One source has one shared credential structure. Users can provide different values for that structure, but they cannot change the structure per user.

Supported:

Source shape: Authorization header with Bearer prefix
Org value: shared token
Alice value: Alice token override
Bob value: Bob token override

Not supported as one source:

Alice uses Authorization: Bearer <token>
Bob uses X-API-Key: <key>
Carol uses OAuth

Those are different source instances, even if they point at the same OpenAPI spec and base URL.
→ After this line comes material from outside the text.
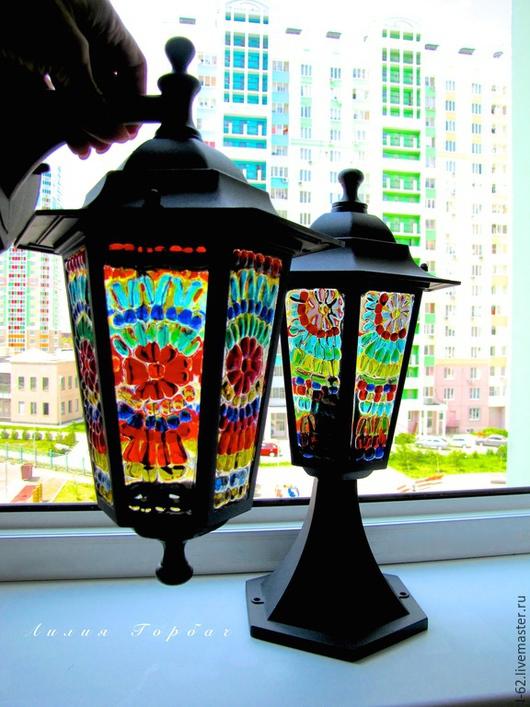 Освещение ручной работы. Ярмарка Мастеров - ручная работа. Купить фьюзинг, светильник-фонарик  Цветочный луг. Handmade. Лилия Горбач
MCP and Per-User Tool Discovery

MCP exposes a larger issue: some servers may return different tools or tool descriptions based on the authenticated user. That means auth can affect discovery, not just invocation.

This does not need to be solved in the OpenAPI add-source cleanup. Defer:

  • per-user source rows;
  • per-user tool discovery;
  • MCP auth-dependent tool descriptions;
  • template/materialization flows for user-bound discovery sources.

For now, keep OpenAPI on the stable shared tool surface model.

Deferred API Cleanup

Leave setSourceBinding in place for edit/override flows for now. It is a lower-level source value binding API and already supports text, secret, and connection values.

A later public SDK cleanup can add domain-level wrappers:

  • setHeaderValue;
  • setQueryParamValue;
  • setSpecFetchHeaderValue;
  • setSpecFetchQueryParamValue;
  • setOAuthClientCredentials;
  • setOAuthConnection.

Those wrappers can map to internal binding slots without exposing slots to the consumer-facing simple flow.